Your task | Task for the records below: please retype exactly and only the lines from the first through the one with "Avatar for the related artist Skymate", with every picture omitted.

The records |
────────

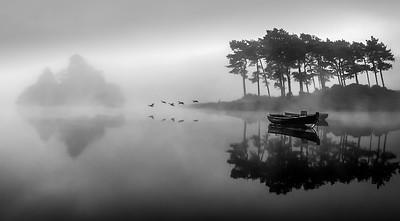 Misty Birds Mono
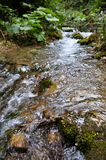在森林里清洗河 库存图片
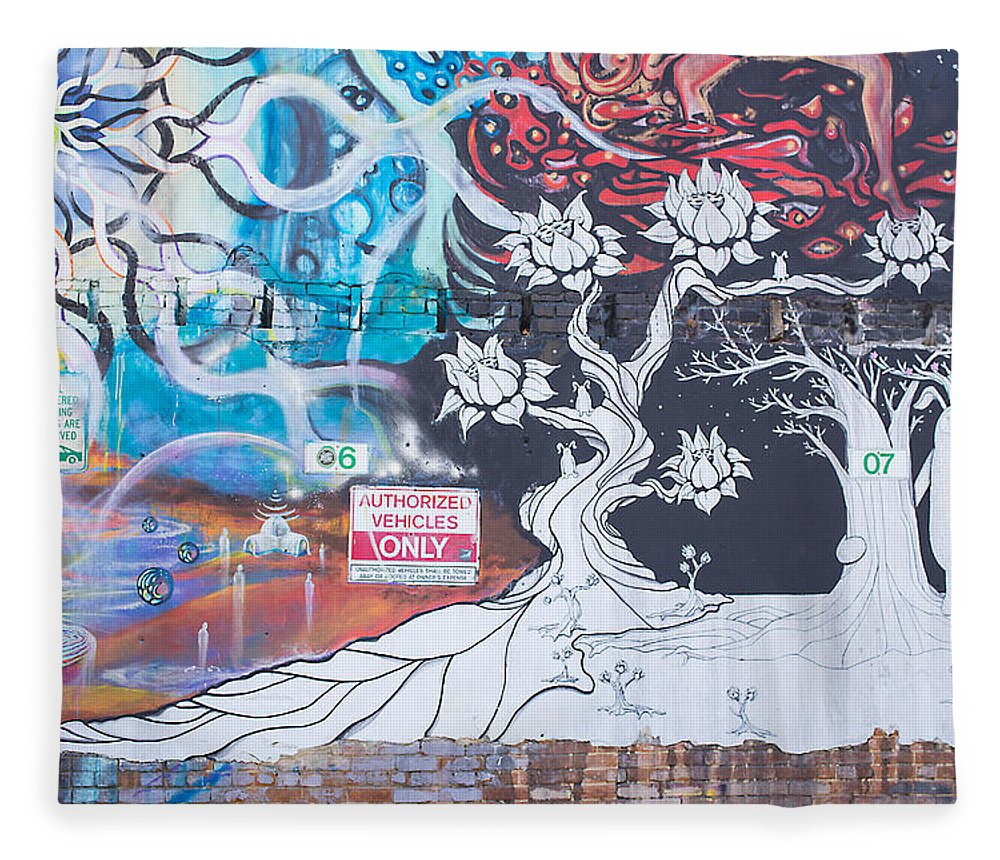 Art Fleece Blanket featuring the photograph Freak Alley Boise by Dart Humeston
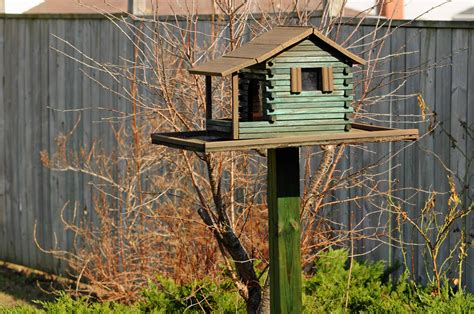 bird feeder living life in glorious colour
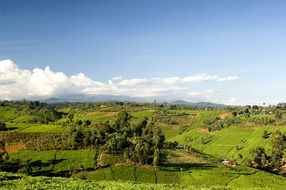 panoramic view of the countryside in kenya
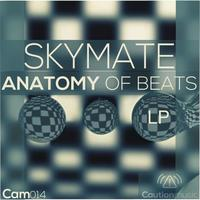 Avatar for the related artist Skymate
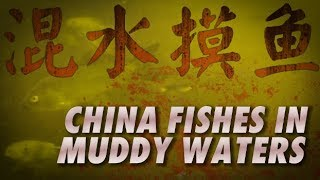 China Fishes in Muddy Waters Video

────────

Task result |
 Misty Birds Mono
在森林里清洗河 库存图片
 Art Fleece Blanket featuring the photograph Freak Alley Boise by Dart Humeston
 bird feeder living life in glorious colour
 panoramic view of the countryside in kenya
 Avatar for the related artist Skymate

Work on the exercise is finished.